Friday 7 August 2009

champagne for my real friends, real pain for my sham friends

"I've had friends before; the problem is, I have trouble maintaining relationships with my friends. For the most part, I don't want to have to put out the effort it takes to keep friends. I don't want to have to keep calling everyone and finding out what everyone is doing and if they have time for me. I remember friendship used to be more natural than that. I didn't have to beg people for their time. I didn't have to hunt everybody down to know how they're doing, or to tell them how I'm doing. It makes me feel sad to even try having friendships like that. But most importantly, I have a hard time making new friendships because I feel alienated by everyone. I never feel like I fit in or I assume that everyone I meet is going to dislike me the minute we're introduced. I don't know how to stop feeling this way, but I know it's inhibited me from getting to know a lot of people, and prevented nearly everyone from getting to know me."

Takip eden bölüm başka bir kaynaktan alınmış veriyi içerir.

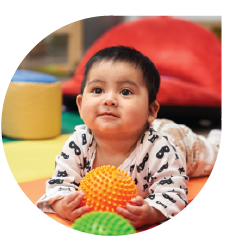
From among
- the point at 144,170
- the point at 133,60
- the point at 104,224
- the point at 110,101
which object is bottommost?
the point at 104,224

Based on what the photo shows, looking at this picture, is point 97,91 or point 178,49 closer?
point 97,91

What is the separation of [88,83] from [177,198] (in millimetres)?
349

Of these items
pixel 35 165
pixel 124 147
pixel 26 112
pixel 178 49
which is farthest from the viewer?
pixel 178 49

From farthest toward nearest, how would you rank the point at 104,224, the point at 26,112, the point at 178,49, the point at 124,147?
the point at 178,49
the point at 26,112
the point at 124,147
the point at 104,224

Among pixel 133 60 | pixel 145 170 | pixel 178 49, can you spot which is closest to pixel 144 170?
pixel 145 170

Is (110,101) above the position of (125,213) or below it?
above

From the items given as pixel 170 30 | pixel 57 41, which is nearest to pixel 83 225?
pixel 170 30

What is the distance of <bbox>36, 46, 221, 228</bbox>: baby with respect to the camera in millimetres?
659

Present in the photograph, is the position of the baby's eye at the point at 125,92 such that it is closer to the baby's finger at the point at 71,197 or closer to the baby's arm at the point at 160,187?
the baby's arm at the point at 160,187

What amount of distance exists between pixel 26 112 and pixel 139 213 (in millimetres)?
922

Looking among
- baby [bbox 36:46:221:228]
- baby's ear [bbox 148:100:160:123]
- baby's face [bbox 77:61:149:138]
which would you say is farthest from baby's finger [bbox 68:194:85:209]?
baby's ear [bbox 148:100:160:123]

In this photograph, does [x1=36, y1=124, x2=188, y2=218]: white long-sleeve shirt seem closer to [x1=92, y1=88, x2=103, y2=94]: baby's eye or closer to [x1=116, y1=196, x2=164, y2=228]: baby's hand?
[x1=116, y1=196, x2=164, y2=228]: baby's hand

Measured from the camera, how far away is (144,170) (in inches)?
29.4

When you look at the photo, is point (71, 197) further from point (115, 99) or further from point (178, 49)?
point (178, 49)
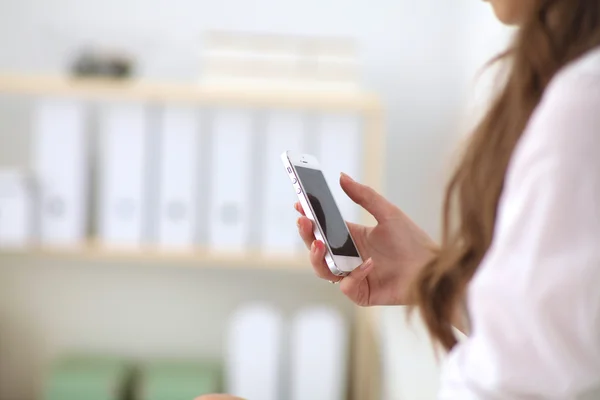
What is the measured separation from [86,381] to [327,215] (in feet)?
3.46

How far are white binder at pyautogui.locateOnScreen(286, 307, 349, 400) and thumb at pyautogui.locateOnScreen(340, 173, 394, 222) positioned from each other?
801 millimetres

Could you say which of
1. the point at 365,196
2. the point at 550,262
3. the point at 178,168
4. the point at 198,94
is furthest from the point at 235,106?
the point at 550,262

Nette bakınırken bu yazı çıktı karşıma. Her kelimesine ne kadar katılıyorum anlatamam, o yüzden arkadaşlık konusu üzerine başka birşey yazmama gerek yok. Aşağıda da insanların yazıyla ilgili yorumları var, haklılar sanırım. Bu konuda bir fikri olan?

"You're absolutely right about the time it takes to chase after people. But they're not friends. Friends are people who make the whole deal easy. Friends are people who don't have to be chased, for two reasons, one you enjoy their company, and two they enjoy yours, so there is ZERO effort involved."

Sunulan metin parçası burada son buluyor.